Selected excerpt »
Llambi Gegprifti (14 February 1942 – 1 May 2023) was an Albanian politician who was the mayor of Tirana (precisely Chairman of the Executive Committee of the People's Council of Tirana District) from 1986 through 1987 and 1989 through 1990. He was candidate-member of the Politburo of the Party of Labour of Albania for terms of 1971, 1976, 1981, and 1986 (the last one).

==Life and career==
Llambi Gegprifti was born in Pogradec on 14 February 1942.

In July 1974, Gegprifti was elected Deputy Minister of Defense. Together with Hekuran Isai, Pali Miska, and Qirjako Mihali he was one of the new generation of leaders within the Party of Labour of Albania. In 1978 he was elected member (representing Pogradec District) and first deputy of the People's Assembly (Alb: Kuvendi Popullor). On 15 January 1982 he was appointed as Minister of Industry and Mines in the first government of Prime Minister Adil Çarçani, position he held until 23 November 1982. From 20 February 1987 to 2 February 1989, he was again Minister of Industry and Mines in the third Çarçani Government.
On 13 December 1993 he has sentenced to 8 years in prison by a special court in Post-communist Albania for "funds abuse". He served only one year in prison and was released by the Court of Appeal on 30 November 1994. Gegprifti left Albania in 1995.

Stored data »
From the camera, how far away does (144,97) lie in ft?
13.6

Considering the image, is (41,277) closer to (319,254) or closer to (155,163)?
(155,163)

Assignment 1 » Render the following sentence from the biography of Llambi Gegprifti into Spanish: "In July 1974, Gegprifti was elected Deputy Minister of Defense."
Assignment 2 » Extend the biography of Llambi Gegprifti beyond its final sentence.
The material bears no relation to the account of Llambi Gegprifti.

Answer 1 » En julio de 1974, Gegprifti fue elegido viceministro de Defensa.

Answer 2 »
On September 29, 1996, the Tirana district court accused nine former senior PPSH of "having committed crimes against humanity in cooperation with one another", specifically "...being in high Party and state posts, they have acted not on the basis of laws but have satisfied their passions and unjust instructions". The nine defendants received the following sentences: Llambi Gegprifti, Shkelqim Bajraktari and Nazmi Domi 20 years in jail, Irakli Vero and Veiz Haderi 16 years in jail, Suljeman Abazi, Idajet Beqiri, Lenka Çuko and Agron Tafa with 15 years of imprisonment. Gegprifti and four others were sentenced in absentia. All received the minimum term of sentences after the law on the crimes against humanity in cooperation with one other. The charges were dropped later after the turmoils of 1997.

Llambi Gegprifti died on 1 May 2023, at the age of 81.